PANICROOM」/「パニックルーム」 302 066 346 2
「ORIGINAL MOTION PICTURE SOUNDTRACK」 (サントラ盤) 音楽 ハワード・ショア (02年) 

 「パニックルーム」はシェルターを巡るサスペンス・スリラーで、サウンド的には「ザ・セル」に近いアレンジや編成を施した上で(騒々しさは控えめ)、お馴染みの”鬱蒼”とした成分をタップリと添加します。メイン・タイトルでは輪郭のはっきりとしたスコアを提供していますが、アンダー・スコアに徹した音づくりが基本で余りメロディーを意識させません。半音ずつ上がる”テンぱった”心理状態を感じさせる”いつもの楽曲”を含め短い収録時間に厳選した”闇”が凝縮され、ファンには堪えられない内容のサントラと言えます。


「ロード・オブ・ザ・リング二つの塔」 WPCRC11385
「ORIGINAL MOTION PICTURE SOUNDTRACK」 (サントラ盤) 音楽 ハワード・ショア 
(02年)

 圧倒的な彼我兵力差を誇るサウロンの軍勢に対し、ちりぢりになった旅の仲間の苦難を描いた第二部でもショアのテンションは一向に衰えず、力強い楽曲で圧倒します。本編では割と鳴り止まぬ劇判ですが、過度に自己主張しない楽曲の潔さも頼もしい限り。エンディングでは物語の鍵を握るであろうゴラム(スメアゴル)の”恨み節”で締めくくりますが、スコアの素晴らしさに趣旨を忘れそうです。例によって豪華仕様の国内盤は未発売ですが、コレクターズ・カードなどの特典を盛り込んだ”通常盤”でも遜色はありません。

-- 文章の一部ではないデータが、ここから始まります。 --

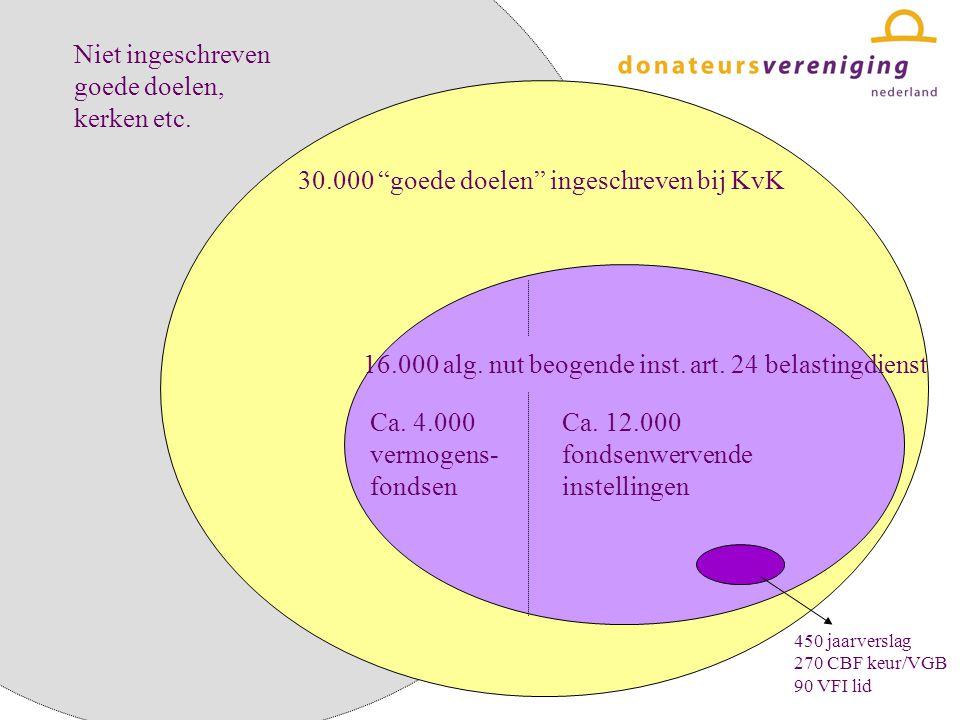 30.000 goede doelen ingeschreven bij KvK 16.000 alg.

「ロード・オブ・ザ・リング〜王の帰還」 WPCRC11724
「ORIGINAL MOTION PICTURE SOUNDTRACK」 (サントラ盤) 音楽 ハワード・ショア 
(03年)

 指輪の力は絶大であり、簡単に火山に投げ込まれるほどヤワな展開でない事を本サントラは雄弁に語ります。これまで書かれた数々のモチーフも度々登場しますが、物語の完結に向かって流れる旋律は何処か虚ろで切なく、ショアの持つテクニックが余すことなく納められています。終盤の幾つかの楽曲で、ようやく”旅の仲間”の主題が再登場を果たしますが、登場人物毎に訪れるエピローグは、決して幸福な決断ばかりでないことを想像させるような趣で”指輪物語”の本質を称えるようです。
 サントラは仕様の異なるバリエーションがあり、本作は音源のみの通常盤です。